[Saved data entries]

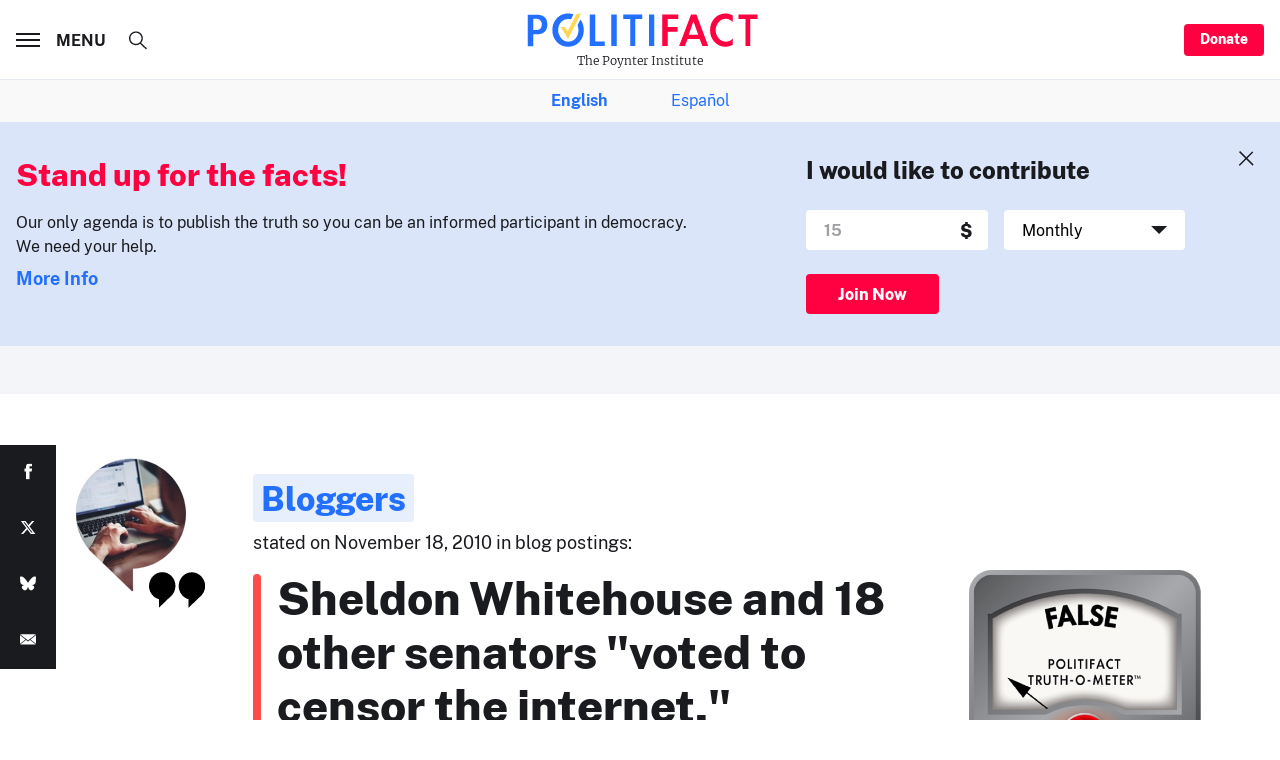

--- FILE ---
content_type: text/html; charset=utf-8
request_url: https://www.google.com/recaptcha/api2/aframe
body_size: 267
content:
<!DOCTYPE HTML><html><head><meta http-equiv="content-type" content="text/html; charset=UTF-8"></head><body><script nonce="_hrU2IdSmHeNkmk53g_KzA">/** Anti-fraud and anti-abuse applications only. See google.com/recaptcha */ try{var clients={'sodar':'https://pagead2.googlesyndication.com/pagead/sodar?'};window.addEventListener("message",function(a){try{if(a.source===window.parent){var b=JSON.parse(a.data);var c=clients[b['id']];if(c){var d=document.createElement('img');d.src=c+b['params']+'&rc='+(localStorage.getItem("rc::a")?sessionStorage.getItem("rc::b"):"");window.document.body.appendChild(d);sessionStorage.setItem("rc::e",parseInt(sessionStorage.getItem("rc::e")||0)+1);localStorage.setItem("rc::h",'1768878277665');}}}catch(b){}});window.parent.postMessage("_grecaptcha_ready", "*");}catch(b){}</script></body></html>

▶ **TASK GOAL**: Can you repeat every record above exactly, apart from the pictures?

▶ **THE ANSWER**:
--- FILE ---
content_type: text/html; charset=utf-8
request_url: https://www.google.com/recaptcha/api2/aframe
body_size: 267
content:
<!DOCTYPE HTML><html><head><meta http-equiv="content-type" content="text/html; charset=UTF-8"></head><body><script nonce="_hrU2IdSmHeNkmk53g_KzA">/** Anti-fraud and anti-abuse applications only. See google.com/recaptcha */ try{var clients={'sodar':'https://pagead2.googlesyndication.com/pagead/sodar?'};window.addEventListener("message",function(a){try{if(a.source===window.parent){var b=JSON.parse(a.data);var c=clients[b['id']];if(c){var d=document.createElement('img');d.src=c+b['params']+'&rc='+(localStorage.getItem("rc::a")?sessionStorage.getItem("rc::b"):"");window.document.body.appendChild(d);sessionStorage.setItem("rc::e",parseInt(sessionStorage.getItem("rc::e")||0)+1);localStorage.setItem("rc::h",'1768878277665');}}}catch(b){}});window.parent.postMessage("_grecaptcha_ready", "*");}catch(b){}</script></body></html>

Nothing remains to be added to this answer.